From The JFK Files: Russian Leader Suspected Dallas Police Of Involvement In The President’s Death

A Dallas Morning News team is poring over the 2,800 documents released this week.

By Michael MarksOctober 27, 2017 7:20 am, , ,

The federal government has released some 2,800 documents related to the 1963 assassination of President John F. Kennedy. A team at the Dallas Morning News has been poring over the much-anticipated trove since their release, late Thursday.

Enterprise reporter David Tarrant, who leads the team, says the task of digging through the files kept reporters up late.

“It’s fun.

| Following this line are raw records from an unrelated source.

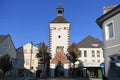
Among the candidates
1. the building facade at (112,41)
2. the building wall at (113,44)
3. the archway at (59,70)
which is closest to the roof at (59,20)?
the archway at (59,70)

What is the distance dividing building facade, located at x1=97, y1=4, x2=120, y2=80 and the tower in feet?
124

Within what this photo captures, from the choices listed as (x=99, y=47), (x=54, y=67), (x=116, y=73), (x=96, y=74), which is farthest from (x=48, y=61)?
(x=116, y=73)

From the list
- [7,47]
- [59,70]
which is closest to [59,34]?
[59,70]

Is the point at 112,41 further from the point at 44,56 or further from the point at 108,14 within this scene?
the point at 44,56

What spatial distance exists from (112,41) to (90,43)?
48995 mm

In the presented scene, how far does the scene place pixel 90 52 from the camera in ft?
228

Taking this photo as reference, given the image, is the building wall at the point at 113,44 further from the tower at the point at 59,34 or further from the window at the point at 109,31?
the tower at the point at 59,34

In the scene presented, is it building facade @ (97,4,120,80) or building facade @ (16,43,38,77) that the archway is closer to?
building facade @ (16,43,38,77)

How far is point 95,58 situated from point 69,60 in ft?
44.0

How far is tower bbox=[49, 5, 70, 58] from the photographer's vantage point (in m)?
62.0

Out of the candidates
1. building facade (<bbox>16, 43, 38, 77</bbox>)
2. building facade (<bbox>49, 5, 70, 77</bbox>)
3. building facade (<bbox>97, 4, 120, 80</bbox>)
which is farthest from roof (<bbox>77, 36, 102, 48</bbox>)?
building facade (<bbox>97, 4, 120, 80</bbox>)

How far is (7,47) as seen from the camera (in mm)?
67125

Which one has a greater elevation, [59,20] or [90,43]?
[59,20]

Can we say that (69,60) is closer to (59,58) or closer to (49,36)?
(59,58)
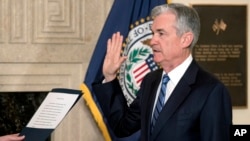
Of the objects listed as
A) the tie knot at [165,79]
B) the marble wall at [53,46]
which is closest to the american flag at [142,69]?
the marble wall at [53,46]

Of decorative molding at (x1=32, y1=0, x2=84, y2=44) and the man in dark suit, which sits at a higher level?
decorative molding at (x1=32, y1=0, x2=84, y2=44)

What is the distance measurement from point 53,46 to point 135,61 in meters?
0.62

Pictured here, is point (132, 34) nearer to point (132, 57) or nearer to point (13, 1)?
point (132, 57)

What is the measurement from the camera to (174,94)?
204 cm

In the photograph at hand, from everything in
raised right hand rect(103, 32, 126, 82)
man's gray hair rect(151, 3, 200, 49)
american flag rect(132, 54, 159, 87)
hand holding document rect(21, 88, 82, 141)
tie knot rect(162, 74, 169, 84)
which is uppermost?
man's gray hair rect(151, 3, 200, 49)

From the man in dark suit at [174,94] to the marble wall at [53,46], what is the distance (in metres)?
1.54

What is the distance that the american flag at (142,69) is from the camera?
11.7 ft

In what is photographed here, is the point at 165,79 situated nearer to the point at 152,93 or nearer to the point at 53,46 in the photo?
the point at 152,93

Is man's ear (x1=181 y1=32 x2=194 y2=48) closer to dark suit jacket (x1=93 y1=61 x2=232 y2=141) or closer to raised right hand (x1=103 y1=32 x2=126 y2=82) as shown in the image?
dark suit jacket (x1=93 y1=61 x2=232 y2=141)

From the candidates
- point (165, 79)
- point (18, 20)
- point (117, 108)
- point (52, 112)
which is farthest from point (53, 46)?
point (165, 79)

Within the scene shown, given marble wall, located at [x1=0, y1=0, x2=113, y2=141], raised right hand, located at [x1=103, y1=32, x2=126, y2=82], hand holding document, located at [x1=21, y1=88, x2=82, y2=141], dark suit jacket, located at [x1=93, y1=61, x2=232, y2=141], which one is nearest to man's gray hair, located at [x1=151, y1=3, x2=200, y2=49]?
dark suit jacket, located at [x1=93, y1=61, x2=232, y2=141]

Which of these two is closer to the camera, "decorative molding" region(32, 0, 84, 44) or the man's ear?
the man's ear

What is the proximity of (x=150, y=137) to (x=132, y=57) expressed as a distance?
1.57 m

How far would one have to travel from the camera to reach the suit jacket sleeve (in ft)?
7.25
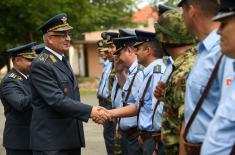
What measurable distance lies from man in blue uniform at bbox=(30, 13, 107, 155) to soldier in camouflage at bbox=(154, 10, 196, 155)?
1290 mm

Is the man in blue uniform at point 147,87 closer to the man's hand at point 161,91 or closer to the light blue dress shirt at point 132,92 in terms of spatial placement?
the light blue dress shirt at point 132,92

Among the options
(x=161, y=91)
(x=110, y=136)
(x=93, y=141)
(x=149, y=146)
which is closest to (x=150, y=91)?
(x=149, y=146)

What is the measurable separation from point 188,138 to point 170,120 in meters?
0.61

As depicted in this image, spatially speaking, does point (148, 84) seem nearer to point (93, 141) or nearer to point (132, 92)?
point (132, 92)

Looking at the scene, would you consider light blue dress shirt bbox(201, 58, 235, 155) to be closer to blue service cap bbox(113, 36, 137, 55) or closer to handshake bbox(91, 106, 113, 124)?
handshake bbox(91, 106, 113, 124)

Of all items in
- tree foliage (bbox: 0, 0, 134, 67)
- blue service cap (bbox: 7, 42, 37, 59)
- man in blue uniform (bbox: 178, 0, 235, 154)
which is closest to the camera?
man in blue uniform (bbox: 178, 0, 235, 154)

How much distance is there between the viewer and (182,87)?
3.49 metres

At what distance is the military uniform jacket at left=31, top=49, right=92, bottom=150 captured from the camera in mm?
5059

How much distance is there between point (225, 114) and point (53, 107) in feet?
9.78

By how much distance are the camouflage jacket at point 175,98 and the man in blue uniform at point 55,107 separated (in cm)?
162

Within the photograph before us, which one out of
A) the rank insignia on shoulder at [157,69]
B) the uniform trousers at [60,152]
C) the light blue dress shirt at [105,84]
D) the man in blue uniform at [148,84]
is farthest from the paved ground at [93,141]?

It’s a little bit like somebody is playing 52 card pickup with official government documents,” Tarrant says.

Highlights uncovered so far include:

–Memos from FBI Director J. Edgar Hoover, wondering why Dallas police didn’t give Oswald more protection on the day he was killed.

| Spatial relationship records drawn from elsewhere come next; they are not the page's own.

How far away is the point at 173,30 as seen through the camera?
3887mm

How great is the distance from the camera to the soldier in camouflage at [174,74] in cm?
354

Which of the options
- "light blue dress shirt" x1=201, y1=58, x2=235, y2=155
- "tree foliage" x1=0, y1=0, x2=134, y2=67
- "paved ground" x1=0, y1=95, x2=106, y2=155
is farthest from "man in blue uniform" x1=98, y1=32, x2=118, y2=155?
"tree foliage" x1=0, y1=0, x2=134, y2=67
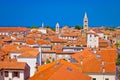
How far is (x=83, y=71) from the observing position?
143 ft

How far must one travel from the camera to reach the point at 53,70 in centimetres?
3956

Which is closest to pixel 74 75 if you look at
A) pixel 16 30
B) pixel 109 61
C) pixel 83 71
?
pixel 83 71

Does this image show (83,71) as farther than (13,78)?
Yes

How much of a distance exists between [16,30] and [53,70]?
132 m

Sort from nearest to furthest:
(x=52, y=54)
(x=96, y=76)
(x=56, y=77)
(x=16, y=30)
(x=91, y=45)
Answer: (x=56, y=77) < (x=96, y=76) < (x=52, y=54) < (x=91, y=45) < (x=16, y=30)

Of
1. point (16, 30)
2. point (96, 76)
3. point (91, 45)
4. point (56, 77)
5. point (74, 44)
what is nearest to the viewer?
point (56, 77)

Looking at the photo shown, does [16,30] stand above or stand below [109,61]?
above

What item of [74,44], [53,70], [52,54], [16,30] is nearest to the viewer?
[53,70]

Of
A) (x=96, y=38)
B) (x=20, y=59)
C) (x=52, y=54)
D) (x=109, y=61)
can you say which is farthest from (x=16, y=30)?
(x=109, y=61)

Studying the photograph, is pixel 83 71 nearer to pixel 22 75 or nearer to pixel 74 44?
pixel 22 75

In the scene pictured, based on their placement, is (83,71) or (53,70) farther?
(83,71)

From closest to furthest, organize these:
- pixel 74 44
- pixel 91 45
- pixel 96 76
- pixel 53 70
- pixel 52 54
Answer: pixel 53 70, pixel 96 76, pixel 52 54, pixel 74 44, pixel 91 45

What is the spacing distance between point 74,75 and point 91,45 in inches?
2631

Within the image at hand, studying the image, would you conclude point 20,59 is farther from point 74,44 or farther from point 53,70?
point 74,44
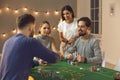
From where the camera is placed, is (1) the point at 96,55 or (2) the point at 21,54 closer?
(2) the point at 21,54

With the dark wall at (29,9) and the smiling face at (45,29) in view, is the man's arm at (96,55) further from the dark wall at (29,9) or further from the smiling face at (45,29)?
the dark wall at (29,9)

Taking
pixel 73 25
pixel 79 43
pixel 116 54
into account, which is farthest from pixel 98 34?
pixel 79 43

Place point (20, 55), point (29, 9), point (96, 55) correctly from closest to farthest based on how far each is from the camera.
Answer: point (20, 55) → point (96, 55) → point (29, 9)

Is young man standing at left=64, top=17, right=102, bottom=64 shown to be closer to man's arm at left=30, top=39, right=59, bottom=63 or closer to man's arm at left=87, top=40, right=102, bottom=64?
man's arm at left=87, top=40, right=102, bottom=64

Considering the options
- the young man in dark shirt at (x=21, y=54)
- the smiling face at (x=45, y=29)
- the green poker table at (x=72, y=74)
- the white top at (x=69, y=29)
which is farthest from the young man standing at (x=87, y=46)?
the white top at (x=69, y=29)

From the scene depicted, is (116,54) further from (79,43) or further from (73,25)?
(79,43)

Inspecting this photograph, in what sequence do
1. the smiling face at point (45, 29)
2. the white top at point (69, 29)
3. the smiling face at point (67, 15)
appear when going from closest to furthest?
the smiling face at point (45, 29), the smiling face at point (67, 15), the white top at point (69, 29)

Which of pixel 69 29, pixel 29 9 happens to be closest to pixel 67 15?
pixel 69 29

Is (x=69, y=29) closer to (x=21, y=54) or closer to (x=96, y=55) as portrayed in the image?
(x=96, y=55)

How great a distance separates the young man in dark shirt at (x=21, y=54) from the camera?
2059 millimetres

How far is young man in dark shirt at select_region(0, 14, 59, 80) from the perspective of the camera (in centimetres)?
206

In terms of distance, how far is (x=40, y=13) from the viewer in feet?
28.7

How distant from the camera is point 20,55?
2066 mm

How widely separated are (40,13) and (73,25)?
4.71 m
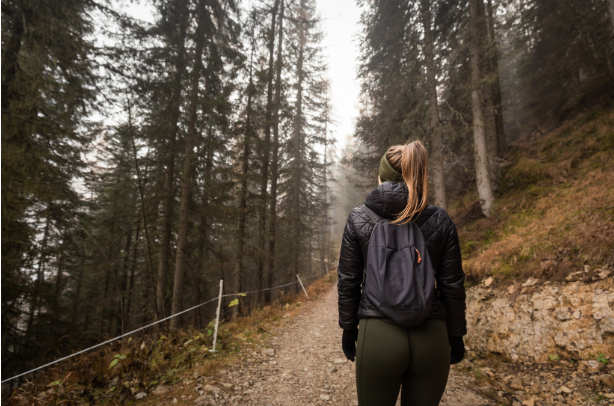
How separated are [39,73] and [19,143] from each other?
162 cm

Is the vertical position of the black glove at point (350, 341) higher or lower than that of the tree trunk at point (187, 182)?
lower

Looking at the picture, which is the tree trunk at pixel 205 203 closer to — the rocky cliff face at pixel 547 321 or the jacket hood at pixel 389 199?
the rocky cliff face at pixel 547 321

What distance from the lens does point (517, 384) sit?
139 inches

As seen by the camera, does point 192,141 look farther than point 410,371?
Yes

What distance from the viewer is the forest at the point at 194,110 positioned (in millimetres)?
5711

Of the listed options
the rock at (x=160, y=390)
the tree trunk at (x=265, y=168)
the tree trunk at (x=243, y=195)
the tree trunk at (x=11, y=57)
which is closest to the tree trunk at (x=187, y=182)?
the tree trunk at (x=243, y=195)

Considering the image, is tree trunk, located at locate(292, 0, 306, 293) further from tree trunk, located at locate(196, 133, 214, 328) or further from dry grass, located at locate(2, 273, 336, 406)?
dry grass, located at locate(2, 273, 336, 406)

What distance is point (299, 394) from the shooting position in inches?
149

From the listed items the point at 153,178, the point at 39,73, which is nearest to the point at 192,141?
the point at 153,178

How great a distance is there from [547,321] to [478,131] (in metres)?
6.62

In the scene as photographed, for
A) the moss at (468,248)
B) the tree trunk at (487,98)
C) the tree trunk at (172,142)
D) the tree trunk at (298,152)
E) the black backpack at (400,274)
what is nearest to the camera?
the black backpack at (400,274)

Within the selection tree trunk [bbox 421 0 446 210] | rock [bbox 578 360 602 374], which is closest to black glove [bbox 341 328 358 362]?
rock [bbox 578 360 602 374]

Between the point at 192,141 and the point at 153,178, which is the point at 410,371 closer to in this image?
the point at 192,141

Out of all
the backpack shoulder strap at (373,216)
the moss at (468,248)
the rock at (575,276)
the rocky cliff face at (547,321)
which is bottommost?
the rocky cliff face at (547,321)
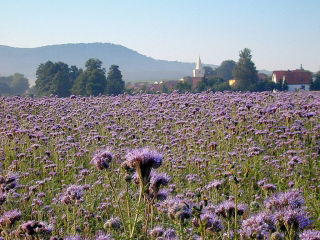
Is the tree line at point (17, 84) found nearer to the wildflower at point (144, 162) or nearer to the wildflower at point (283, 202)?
the wildflower at point (144, 162)

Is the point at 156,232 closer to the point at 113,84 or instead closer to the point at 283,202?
the point at 283,202

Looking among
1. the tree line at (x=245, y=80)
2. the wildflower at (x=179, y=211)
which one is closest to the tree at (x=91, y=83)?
the tree line at (x=245, y=80)

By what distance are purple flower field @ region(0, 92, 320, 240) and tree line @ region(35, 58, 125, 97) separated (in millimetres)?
33585

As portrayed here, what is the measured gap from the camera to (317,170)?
855cm

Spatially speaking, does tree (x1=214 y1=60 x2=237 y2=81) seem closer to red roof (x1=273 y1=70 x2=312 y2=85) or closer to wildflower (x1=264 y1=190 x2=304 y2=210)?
red roof (x1=273 y1=70 x2=312 y2=85)

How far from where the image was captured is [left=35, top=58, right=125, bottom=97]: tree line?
4969cm

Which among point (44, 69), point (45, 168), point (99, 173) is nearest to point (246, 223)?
point (99, 173)

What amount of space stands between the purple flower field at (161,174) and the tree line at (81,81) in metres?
33.6

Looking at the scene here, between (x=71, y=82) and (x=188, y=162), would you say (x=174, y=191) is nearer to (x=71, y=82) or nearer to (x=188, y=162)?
(x=188, y=162)

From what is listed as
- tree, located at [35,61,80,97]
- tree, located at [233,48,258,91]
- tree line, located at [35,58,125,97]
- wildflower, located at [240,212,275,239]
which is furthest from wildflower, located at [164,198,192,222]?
tree, located at [233,48,258,91]

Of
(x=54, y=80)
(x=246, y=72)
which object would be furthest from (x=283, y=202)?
(x=246, y=72)

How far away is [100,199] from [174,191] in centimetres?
127

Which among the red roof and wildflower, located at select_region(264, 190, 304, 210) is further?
the red roof

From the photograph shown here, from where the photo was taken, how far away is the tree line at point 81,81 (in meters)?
49.7
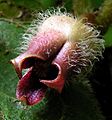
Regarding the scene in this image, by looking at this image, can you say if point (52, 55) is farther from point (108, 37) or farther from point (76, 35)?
point (108, 37)

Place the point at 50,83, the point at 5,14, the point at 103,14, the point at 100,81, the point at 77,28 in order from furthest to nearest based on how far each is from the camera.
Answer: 1. the point at 100,81
2. the point at 5,14
3. the point at 103,14
4. the point at 77,28
5. the point at 50,83

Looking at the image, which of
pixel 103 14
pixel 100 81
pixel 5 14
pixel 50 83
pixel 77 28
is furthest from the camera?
pixel 100 81

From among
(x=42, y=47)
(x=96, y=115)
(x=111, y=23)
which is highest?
(x=42, y=47)

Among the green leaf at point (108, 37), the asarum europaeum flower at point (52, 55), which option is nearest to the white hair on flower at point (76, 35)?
the asarum europaeum flower at point (52, 55)

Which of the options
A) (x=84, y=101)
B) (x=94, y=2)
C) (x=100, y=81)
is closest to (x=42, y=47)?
(x=84, y=101)

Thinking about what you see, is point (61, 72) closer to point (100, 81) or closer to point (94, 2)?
point (94, 2)

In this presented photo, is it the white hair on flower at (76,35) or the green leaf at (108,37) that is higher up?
the white hair on flower at (76,35)

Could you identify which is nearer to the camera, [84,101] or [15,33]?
[84,101]

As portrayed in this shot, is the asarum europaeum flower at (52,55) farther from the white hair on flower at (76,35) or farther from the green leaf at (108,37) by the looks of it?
the green leaf at (108,37)
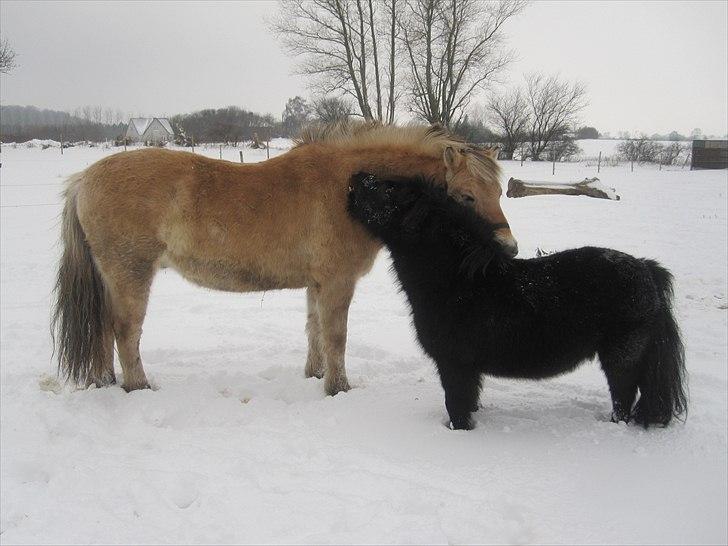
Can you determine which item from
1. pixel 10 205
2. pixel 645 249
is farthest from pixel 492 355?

–A CIA agent reported a conversation in which Soviet leader Nikita Khrushchev speculated about whether Dallas police could have been involved in Kennedy’s murder. The Russian leader surmised that the American right-wing was behind the conspiracy, with the cooperation of the local police.

Reporters are still looking for information about Kennedy assassin Lee Harvey Oswald’s trip to Mexico City a month before Kennedy’s death. Tarrant says those details may be included in documents the Trump administration held back from yesterday’s release.